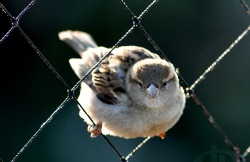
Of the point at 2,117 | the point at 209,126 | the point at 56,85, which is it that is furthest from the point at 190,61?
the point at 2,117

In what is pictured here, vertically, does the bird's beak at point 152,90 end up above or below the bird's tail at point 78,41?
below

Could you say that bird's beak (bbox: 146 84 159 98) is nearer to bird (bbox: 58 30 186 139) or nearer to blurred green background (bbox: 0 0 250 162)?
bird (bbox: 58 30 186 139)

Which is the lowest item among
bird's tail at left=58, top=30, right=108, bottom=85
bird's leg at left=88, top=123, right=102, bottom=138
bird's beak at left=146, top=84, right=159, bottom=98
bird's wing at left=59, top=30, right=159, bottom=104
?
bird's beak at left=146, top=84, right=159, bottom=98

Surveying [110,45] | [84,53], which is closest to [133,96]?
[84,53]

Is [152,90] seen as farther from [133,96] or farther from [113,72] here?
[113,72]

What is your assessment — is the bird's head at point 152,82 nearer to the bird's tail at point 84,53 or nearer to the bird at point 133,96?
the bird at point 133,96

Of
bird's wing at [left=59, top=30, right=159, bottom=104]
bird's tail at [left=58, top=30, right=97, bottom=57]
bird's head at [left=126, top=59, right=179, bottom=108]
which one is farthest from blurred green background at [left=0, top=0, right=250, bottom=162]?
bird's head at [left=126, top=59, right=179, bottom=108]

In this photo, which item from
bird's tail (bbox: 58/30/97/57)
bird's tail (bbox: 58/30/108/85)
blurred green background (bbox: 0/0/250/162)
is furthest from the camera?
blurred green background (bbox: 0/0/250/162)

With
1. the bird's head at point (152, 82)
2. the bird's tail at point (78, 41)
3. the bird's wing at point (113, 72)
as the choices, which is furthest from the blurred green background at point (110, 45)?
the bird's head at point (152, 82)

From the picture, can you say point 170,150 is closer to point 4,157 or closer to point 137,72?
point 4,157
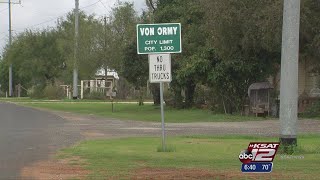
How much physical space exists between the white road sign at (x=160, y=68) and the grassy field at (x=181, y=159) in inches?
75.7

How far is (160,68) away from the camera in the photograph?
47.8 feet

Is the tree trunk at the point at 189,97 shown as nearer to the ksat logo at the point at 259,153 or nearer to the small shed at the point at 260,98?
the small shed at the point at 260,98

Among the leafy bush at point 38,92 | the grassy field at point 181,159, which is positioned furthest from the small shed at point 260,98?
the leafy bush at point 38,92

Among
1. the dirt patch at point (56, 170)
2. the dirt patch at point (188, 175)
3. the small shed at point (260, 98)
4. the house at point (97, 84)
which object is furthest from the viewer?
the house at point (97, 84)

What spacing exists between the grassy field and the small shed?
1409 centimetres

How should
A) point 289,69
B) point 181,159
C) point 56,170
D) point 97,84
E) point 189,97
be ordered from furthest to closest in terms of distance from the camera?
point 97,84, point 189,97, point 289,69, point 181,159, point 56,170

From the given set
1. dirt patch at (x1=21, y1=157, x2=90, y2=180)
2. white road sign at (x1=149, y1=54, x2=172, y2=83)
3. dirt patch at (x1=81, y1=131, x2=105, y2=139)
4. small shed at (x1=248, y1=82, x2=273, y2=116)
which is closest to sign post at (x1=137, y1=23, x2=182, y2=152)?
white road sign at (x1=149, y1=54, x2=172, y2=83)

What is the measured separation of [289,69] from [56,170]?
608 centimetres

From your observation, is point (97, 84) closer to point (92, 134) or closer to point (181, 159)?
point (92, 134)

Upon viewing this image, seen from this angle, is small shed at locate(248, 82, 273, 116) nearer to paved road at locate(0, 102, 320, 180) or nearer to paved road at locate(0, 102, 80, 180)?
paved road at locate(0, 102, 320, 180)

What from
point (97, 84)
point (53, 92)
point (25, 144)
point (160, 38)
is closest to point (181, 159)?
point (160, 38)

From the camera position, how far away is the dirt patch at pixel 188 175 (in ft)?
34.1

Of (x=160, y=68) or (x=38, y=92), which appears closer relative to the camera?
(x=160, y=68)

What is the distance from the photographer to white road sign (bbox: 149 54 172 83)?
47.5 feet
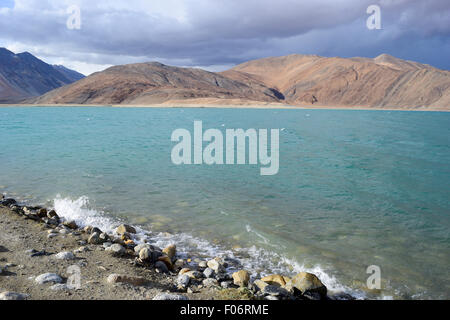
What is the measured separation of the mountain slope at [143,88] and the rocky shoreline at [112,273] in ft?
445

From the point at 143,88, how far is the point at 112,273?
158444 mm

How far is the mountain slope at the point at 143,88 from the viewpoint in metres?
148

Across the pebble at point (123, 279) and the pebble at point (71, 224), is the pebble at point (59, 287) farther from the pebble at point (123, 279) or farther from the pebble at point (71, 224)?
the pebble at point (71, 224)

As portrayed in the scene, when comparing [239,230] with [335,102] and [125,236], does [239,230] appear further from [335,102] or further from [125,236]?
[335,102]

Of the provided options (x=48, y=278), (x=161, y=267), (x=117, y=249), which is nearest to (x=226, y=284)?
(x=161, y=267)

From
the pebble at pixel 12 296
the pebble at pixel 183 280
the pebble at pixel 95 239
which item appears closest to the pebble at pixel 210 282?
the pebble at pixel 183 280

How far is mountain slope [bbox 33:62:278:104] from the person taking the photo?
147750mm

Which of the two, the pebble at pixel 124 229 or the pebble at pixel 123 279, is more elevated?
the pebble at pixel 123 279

──────────

• _Work to be completed_
Rewrite the listing from the line that contains "Across the pebble" through the end of the listing, replacing "mountain slope" with "rocky hillside" and leaving all else unchanged.

• _The response_
Across the pebble at point (123, 279) and the pebble at point (71, 224), is the pebble at point (59, 287) farther from the pebble at point (123, 279) or farther from the pebble at point (71, 224)?
the pebble at point (71, 224)

As portrayed in the scene, when comparing [239,230] with [335,102] and [125,236], does [239,230] appear further from [335,102] or further from [125,236]?
[335,102]

Of the provided options (x=48, y=278), (x=161, y=267), (x=117, y=249), which is nearest to (x=226, y=284)?
(x=161, y=267)

From
the pebble at pixel 12 296
the pebble at pixel 183 280
the pebble at pixel 95 239
which item appears closest to the pebble at pixel 210 282?
the pebble at pixel 183 280

How far is rocky hillside [bbox 33:62:278:104] from the person taking the photo?
147750mm

Which of the two, the pebble at pixel 124 229 or the pebble at pixel 123 279, is more elevated?
the pebble at pixel 123 279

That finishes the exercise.